#### Source records

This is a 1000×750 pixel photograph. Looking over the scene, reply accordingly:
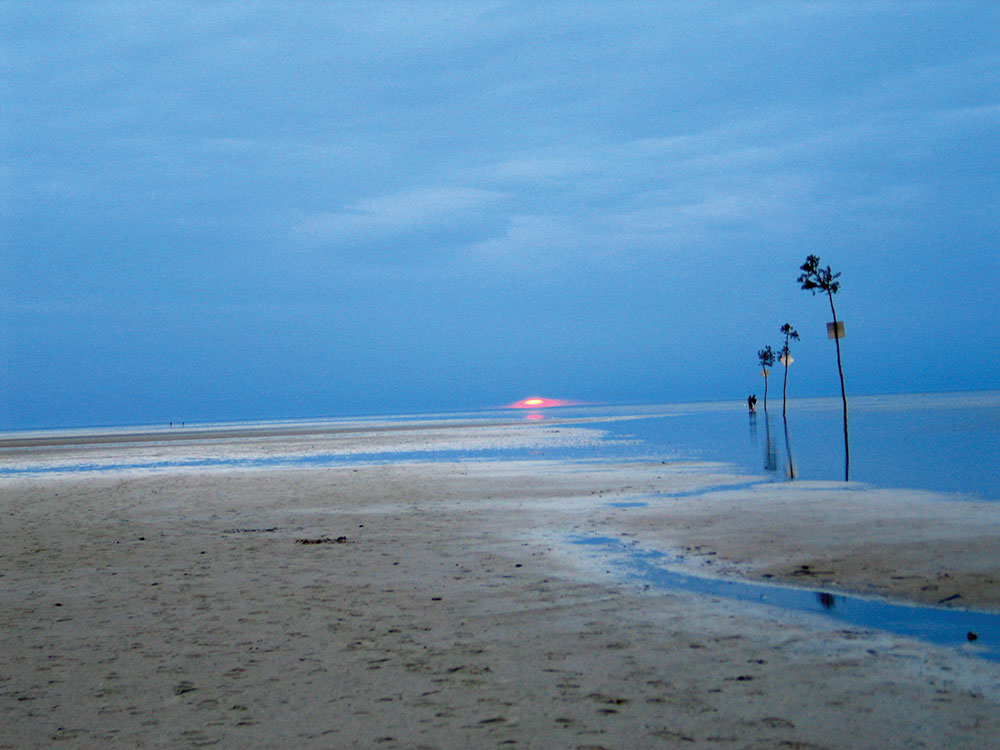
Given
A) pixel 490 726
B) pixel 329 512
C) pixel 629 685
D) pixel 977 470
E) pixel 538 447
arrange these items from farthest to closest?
pixel 538 447 → pixel 977 470 → pixel 329 512 → pixel 629 685 → pixel 490 726

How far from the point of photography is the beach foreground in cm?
573

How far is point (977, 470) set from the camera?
21844mm

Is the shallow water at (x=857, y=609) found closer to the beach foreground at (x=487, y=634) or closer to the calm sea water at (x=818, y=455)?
the beach foreground at (x=487, y=634)

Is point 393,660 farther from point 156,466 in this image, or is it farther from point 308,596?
point 156,466

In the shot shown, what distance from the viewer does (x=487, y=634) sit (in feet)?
26.5

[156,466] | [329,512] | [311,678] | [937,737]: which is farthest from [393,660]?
[156,466]

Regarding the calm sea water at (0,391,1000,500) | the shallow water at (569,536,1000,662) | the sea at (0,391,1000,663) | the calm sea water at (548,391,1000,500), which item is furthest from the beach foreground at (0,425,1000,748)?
the calm sea water at (0,391,1000,500)

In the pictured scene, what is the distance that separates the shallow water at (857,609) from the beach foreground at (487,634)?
0.28 meters

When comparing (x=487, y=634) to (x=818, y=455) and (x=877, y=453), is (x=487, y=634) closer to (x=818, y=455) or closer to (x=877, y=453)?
(x=818, y=455)

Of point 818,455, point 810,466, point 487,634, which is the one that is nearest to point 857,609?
point 487,634

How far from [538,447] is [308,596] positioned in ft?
101

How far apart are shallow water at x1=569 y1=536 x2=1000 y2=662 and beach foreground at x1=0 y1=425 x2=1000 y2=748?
0.92ft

########

* What is expected: Rewrite the data above, renaming "shallow water" to "surf zone" wherever it occurs and changing nothing else, and leave the pictures out.

* Finished exercise:
This is a 1000×750 pixel photograph. Looking over the scene, reply accordingly:
Given
A) pixel 490 726
B) pixel 329 512
C) pixel 629 685
D) pixel 977 470
E) pixel 538 447
arrange these items from farthest to closest?
pixel 538 447 → pixel 977 470 → pixel 329 512 → pixel 629 685 → pixel 490 726

How far from the point of photography is the beach foreground in cm?
573

How far is point (977, 470) set from the camera?
21844mm

Is the surf zone at (x=857, y=609) found closer to the beach foreground at (x=487, y=634) or closer to the calm sea water at (x=818, y=455)?
the beach foreground at (x=487, y=634)

Is point 393,660 farther from point 156,466 in this image, or is it farther from point 308,596?
point 156,466

In the shot shown, what distance from the viewer does (x=487, y=634) sit (in feet)?
26.5

[156,466] | [329,512] | [311,678] | [937,737]: which is farthest from [393,660]?
[156,466]

Regarding the calm sea water at (0,391,1000,500) | the surf zone at (569,536,1000,662) | the sea at (0,391,1000,663) | the calm sea water at (548,391,1000,500), which item is furthest from the beach foreground at (0,425,1000,748)?
the calm sea water at (0,391,1000,500)

In the pictured scene, what is the distance that separates the surf zone at (857,609) from the beach foreground at (487,634)?
0.28 meters

When comparing (x=487, y=634) to (x=818, y=455) and (x=877, y=453), is (x=487, y=634) closer to (x=818, y=455) or closer to (x=877, y=453)?
(x=818, y=455)

Of point 818,455, point 810,466, point 487,634, which is the one that is nearest to point 857,609?
point 487,634

How far from [538,447] is [308,596] positioned in ft?
101

How far apart are surf zone at x1=569 y1=536 x2=1000 y2=662 and beach foreground at x1=0 y1=425 x2=1000 y2=748?
0.92ft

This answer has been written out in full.